Gustavo (Entrando sem cerimônia, sem reparar em Carvalho, pela esquerda, segundo plano.)

- Valentina

(Vê Carvalho e tira o chapéu atrapalhado.)

- Perdão... perdão...

Carvalho - Quem é?

Gustavo - Senhor,

eu vinha procurar... o doutor... o doutor...

Carvalho - O senhor, ao entrar, exclamou: - Valentina!

Pois é quem mora aqui. Que quer dessa menina?

Gustavo - Não! Vossa Senhoria enganou-se...

Carvalho - Ora qual!

Ouvi distintamente o seu nome.

Gustavo - Ouviu mal.

Carvalho - Pior é essa!
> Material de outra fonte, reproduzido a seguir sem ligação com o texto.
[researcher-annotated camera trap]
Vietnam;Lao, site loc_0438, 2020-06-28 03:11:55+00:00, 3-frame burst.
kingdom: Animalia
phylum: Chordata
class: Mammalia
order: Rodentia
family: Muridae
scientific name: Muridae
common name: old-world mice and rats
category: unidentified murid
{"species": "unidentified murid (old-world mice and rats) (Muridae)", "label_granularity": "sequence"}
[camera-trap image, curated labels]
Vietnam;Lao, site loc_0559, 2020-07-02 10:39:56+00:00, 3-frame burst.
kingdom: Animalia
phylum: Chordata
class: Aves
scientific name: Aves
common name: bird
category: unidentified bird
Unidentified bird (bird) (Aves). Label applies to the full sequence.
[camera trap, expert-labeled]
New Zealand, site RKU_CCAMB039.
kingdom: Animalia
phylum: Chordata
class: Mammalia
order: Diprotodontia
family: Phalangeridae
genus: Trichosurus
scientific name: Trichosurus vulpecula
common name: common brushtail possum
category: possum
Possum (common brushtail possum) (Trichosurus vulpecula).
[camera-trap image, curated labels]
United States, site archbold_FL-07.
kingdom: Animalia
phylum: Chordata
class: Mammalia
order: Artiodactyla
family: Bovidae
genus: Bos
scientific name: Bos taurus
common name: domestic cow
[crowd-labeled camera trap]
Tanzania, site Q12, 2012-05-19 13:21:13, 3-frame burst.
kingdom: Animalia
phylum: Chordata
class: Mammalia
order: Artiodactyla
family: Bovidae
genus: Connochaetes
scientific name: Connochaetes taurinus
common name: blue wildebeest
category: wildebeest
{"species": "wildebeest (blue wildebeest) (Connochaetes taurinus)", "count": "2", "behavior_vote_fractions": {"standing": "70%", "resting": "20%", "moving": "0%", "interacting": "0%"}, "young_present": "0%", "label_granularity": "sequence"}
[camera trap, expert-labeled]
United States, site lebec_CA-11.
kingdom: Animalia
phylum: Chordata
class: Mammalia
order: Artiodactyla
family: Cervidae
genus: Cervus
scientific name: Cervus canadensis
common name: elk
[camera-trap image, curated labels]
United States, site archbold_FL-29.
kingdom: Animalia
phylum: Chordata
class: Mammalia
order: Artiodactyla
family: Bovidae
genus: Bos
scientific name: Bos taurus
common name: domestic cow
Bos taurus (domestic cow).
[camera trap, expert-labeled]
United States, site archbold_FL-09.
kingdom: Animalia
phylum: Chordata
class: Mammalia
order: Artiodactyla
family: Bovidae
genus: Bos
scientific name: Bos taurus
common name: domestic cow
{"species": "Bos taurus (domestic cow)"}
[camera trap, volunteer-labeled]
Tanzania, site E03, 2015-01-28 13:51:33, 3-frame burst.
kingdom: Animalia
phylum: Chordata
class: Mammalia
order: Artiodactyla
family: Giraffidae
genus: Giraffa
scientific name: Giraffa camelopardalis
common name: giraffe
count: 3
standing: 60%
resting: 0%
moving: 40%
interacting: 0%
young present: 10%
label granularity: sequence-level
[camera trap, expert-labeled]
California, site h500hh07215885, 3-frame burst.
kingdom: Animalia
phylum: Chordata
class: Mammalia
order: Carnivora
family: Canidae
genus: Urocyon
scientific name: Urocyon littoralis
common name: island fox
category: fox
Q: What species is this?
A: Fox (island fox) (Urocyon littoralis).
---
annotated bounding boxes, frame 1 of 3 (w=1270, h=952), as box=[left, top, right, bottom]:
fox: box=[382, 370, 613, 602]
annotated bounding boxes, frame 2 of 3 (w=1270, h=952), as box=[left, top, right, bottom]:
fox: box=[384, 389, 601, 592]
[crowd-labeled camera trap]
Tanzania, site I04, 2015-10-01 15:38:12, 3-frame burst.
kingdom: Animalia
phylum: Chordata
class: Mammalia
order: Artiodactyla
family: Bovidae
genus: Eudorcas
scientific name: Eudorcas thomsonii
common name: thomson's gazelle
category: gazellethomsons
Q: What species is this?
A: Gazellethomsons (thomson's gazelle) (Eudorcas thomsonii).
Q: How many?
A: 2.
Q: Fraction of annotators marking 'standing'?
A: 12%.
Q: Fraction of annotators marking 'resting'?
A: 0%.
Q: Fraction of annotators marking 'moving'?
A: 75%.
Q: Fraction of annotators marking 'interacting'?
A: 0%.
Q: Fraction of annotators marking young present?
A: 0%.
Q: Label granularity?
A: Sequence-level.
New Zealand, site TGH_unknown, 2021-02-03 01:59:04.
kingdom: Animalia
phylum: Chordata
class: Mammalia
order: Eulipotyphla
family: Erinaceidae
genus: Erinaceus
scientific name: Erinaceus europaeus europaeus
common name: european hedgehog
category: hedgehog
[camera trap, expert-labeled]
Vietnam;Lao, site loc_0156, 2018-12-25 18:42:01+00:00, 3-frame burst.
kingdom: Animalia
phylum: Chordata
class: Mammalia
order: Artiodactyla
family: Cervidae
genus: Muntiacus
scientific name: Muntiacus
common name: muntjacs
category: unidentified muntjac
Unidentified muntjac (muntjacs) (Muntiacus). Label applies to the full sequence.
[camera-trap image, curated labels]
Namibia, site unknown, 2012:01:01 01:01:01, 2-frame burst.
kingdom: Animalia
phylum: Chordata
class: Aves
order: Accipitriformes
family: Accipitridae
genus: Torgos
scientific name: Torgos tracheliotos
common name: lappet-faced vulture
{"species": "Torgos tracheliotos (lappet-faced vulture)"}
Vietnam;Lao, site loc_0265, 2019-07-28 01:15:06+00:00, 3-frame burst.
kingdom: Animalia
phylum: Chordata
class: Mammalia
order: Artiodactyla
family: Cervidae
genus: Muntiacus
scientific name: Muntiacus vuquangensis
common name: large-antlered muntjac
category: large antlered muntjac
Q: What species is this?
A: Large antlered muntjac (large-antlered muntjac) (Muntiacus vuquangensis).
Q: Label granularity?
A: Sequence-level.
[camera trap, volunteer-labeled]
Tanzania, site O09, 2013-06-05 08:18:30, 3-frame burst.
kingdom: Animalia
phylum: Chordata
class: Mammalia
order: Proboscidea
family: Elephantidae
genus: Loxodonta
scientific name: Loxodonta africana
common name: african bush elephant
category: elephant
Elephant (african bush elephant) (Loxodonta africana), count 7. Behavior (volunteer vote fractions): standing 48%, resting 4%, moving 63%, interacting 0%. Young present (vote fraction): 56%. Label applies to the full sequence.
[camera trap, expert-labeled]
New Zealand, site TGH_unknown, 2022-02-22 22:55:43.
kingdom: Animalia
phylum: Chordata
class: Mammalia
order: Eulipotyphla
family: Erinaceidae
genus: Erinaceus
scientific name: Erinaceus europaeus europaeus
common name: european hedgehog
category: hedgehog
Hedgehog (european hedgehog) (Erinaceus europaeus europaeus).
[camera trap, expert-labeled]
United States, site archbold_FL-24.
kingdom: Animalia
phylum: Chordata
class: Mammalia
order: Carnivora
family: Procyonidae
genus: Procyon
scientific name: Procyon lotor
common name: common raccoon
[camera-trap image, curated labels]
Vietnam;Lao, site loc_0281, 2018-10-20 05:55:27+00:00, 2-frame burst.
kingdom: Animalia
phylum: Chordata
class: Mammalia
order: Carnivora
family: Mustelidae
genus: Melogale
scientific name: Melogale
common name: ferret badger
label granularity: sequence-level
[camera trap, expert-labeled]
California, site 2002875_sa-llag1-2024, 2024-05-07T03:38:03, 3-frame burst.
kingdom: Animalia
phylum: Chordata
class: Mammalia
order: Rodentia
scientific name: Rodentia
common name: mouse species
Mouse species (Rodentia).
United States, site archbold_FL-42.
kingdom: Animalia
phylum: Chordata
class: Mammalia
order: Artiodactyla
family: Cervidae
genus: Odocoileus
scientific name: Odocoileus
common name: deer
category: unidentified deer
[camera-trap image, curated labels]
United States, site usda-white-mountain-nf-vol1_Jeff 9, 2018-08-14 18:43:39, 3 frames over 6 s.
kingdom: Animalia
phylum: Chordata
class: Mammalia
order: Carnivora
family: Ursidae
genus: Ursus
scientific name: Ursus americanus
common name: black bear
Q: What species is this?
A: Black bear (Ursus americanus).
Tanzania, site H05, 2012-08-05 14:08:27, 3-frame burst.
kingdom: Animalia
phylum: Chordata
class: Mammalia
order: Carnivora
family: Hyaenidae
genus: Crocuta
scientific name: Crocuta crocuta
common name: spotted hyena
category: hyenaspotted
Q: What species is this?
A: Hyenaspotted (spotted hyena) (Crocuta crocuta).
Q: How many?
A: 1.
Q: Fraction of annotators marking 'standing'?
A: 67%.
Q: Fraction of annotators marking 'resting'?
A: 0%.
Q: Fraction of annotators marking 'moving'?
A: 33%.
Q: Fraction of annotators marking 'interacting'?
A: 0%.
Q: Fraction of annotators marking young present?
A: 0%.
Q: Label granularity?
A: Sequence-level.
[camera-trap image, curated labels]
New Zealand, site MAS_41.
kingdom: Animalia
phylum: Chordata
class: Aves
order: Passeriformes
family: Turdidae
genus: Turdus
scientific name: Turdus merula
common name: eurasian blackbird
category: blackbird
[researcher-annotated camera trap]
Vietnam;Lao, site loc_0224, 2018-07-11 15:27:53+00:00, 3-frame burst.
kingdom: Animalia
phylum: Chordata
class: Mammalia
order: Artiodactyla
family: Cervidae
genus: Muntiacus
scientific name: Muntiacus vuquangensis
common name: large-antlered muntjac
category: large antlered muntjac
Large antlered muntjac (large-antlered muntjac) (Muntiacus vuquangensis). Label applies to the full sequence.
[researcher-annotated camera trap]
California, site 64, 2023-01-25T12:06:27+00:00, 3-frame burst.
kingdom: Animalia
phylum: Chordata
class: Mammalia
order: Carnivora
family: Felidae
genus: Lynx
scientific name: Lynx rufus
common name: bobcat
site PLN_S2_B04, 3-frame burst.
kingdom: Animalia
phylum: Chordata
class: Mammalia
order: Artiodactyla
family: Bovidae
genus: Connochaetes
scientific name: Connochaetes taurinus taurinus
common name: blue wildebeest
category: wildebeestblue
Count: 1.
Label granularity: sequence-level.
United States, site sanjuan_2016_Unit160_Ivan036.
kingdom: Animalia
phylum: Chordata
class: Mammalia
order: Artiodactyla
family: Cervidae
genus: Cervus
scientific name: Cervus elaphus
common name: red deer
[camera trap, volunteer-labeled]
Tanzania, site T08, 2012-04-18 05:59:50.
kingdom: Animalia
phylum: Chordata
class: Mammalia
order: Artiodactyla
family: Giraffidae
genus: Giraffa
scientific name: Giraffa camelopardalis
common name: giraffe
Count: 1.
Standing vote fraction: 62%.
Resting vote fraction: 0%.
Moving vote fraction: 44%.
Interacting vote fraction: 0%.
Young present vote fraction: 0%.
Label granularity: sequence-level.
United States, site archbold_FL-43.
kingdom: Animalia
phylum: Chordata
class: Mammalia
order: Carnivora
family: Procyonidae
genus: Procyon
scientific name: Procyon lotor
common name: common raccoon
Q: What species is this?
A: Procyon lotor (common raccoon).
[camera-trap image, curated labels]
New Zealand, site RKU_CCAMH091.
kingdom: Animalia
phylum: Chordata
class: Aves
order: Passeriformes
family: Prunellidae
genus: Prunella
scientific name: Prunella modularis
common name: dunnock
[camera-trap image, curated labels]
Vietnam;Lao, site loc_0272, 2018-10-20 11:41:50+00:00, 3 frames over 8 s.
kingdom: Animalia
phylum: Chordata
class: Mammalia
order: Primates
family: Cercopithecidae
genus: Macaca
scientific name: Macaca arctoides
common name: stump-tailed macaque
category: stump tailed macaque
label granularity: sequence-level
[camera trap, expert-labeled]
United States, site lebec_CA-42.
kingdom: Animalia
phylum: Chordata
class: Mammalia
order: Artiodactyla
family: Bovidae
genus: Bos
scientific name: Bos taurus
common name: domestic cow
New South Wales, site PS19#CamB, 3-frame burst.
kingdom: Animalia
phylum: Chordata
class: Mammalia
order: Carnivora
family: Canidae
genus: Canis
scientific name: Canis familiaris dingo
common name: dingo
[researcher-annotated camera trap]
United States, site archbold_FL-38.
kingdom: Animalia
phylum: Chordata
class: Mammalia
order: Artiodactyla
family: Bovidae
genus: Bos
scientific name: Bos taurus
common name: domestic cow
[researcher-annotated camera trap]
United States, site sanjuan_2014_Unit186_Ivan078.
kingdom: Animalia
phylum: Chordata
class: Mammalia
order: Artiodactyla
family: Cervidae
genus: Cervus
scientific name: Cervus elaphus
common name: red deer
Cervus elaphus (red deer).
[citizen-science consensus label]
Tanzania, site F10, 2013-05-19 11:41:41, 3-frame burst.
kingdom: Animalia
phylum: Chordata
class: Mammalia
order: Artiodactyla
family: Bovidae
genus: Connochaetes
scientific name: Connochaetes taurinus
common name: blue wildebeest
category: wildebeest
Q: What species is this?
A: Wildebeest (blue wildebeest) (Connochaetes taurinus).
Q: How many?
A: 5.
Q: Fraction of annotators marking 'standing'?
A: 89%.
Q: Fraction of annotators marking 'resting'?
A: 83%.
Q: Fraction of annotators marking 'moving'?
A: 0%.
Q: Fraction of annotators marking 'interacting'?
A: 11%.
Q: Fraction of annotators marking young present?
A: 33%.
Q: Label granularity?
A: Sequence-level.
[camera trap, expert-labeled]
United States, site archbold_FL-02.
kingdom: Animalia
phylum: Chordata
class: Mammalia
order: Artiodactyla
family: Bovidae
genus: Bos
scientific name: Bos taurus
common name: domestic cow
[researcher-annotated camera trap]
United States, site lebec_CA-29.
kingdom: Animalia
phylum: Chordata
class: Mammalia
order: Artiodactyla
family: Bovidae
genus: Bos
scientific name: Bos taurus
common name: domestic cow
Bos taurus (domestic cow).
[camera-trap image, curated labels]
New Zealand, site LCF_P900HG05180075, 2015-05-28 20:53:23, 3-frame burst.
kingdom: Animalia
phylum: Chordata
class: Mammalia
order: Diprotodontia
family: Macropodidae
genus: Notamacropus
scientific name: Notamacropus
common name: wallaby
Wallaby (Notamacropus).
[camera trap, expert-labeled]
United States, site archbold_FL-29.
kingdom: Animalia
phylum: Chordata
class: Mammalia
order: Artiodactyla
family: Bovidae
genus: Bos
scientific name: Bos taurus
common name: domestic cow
Ouvi - Valentina!

Gustavo - Eu procuro

o doutor... Perdigão...

Carvalho - Ai, mau!

Gustavo (À parte.) - Não acho furo!

(Alto.) Julguei que aqui morasse o Doutor Perdigão:

É Vossa Senhoria?

Carvalho - Ai, mau!

Gustavo (À parte.) - Que entalação!

Carvalho - Antes de entrar aqui, devia bater palmas!

Nesta população de quinhentas mil almas

só o senhor assim procede!

Gustavo - Mas, senhor,

eu vinha procurar o doutor...

Carvalho - Que doutor!

A senhora que aqui reside não é dessas...

Vá lá! Não continue! Sai-lhe o trunfo às avessas!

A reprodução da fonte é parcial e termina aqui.